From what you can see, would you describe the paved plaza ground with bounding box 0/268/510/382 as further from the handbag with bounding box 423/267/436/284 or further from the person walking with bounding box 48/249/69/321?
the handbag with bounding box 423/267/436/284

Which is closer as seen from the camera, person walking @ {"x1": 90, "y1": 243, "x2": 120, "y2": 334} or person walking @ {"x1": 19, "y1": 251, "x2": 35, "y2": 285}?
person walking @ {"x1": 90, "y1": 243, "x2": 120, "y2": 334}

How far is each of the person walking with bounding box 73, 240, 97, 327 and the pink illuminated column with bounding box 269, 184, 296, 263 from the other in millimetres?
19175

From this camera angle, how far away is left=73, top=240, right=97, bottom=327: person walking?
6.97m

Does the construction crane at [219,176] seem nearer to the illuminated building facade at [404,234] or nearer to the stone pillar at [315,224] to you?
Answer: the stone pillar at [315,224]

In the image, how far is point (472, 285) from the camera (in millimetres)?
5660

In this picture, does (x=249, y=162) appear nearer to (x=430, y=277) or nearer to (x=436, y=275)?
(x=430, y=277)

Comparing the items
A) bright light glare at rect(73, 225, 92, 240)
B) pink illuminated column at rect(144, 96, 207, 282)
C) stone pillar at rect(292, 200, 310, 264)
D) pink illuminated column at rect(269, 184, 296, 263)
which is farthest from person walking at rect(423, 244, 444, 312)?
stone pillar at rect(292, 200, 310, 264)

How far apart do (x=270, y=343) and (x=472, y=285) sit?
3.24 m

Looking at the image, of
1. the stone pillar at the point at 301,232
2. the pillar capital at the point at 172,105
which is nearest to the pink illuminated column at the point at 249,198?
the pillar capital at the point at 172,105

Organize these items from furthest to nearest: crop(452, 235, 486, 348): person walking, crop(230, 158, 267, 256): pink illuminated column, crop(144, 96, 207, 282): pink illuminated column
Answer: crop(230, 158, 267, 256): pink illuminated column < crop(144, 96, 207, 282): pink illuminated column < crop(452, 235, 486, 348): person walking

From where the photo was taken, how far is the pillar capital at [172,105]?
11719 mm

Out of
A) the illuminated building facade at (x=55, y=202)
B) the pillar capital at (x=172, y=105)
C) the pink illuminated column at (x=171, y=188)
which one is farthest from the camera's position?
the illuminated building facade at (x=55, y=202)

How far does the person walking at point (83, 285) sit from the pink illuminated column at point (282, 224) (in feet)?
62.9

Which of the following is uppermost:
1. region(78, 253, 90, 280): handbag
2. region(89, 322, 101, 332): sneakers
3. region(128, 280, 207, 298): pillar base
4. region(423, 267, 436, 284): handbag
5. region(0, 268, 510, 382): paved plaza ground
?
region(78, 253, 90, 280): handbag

**********

Problem to solve:
Retype the material above, from the line containing "Organize these items" through the end of the material, inclusive, with no changes.

Problem solution:
Organize these items from furthest to nearest: crop(452, 235, 486, 348): person walking, crop(230, 158, 267, 256): pink illuminated column, crop(144, 96, 207, 282): pink illuminated column
Answer: crop(230, 158, 267, 256): pink illuminated column < crop(144, 96, 207, 282): pink illuminated column < crop(452, 235, 486, 348): person walking

From where the photo was taken, how far is the pillar capital at [172,105]?
11719 mm

Out of
A) the illuminated building facade at (x=55, y=202)
B) the pillar capital at (x=172, y=105)
C) the pink illuminated column at (x=171, y=188)
which one is farthest from the camera's position?
the illuminated building facade at (x=55, y=202)

How far does the person walking at point (83, 285) sit from the pink illuminated column at point (282, 224) (in feet)?
62.9

Which of the following is uppermost:
1. region(78, 253, 90, 280): handbag
2. region(89, 322, 101, 332): sneakers
3. region(128, 280, 207, 298): pillar base
4. region(423, 267, 436, 284): handbag
5. region(0, 268, 510, 382): paved plaza ground
?
region(78, 253, 90, 280): handbag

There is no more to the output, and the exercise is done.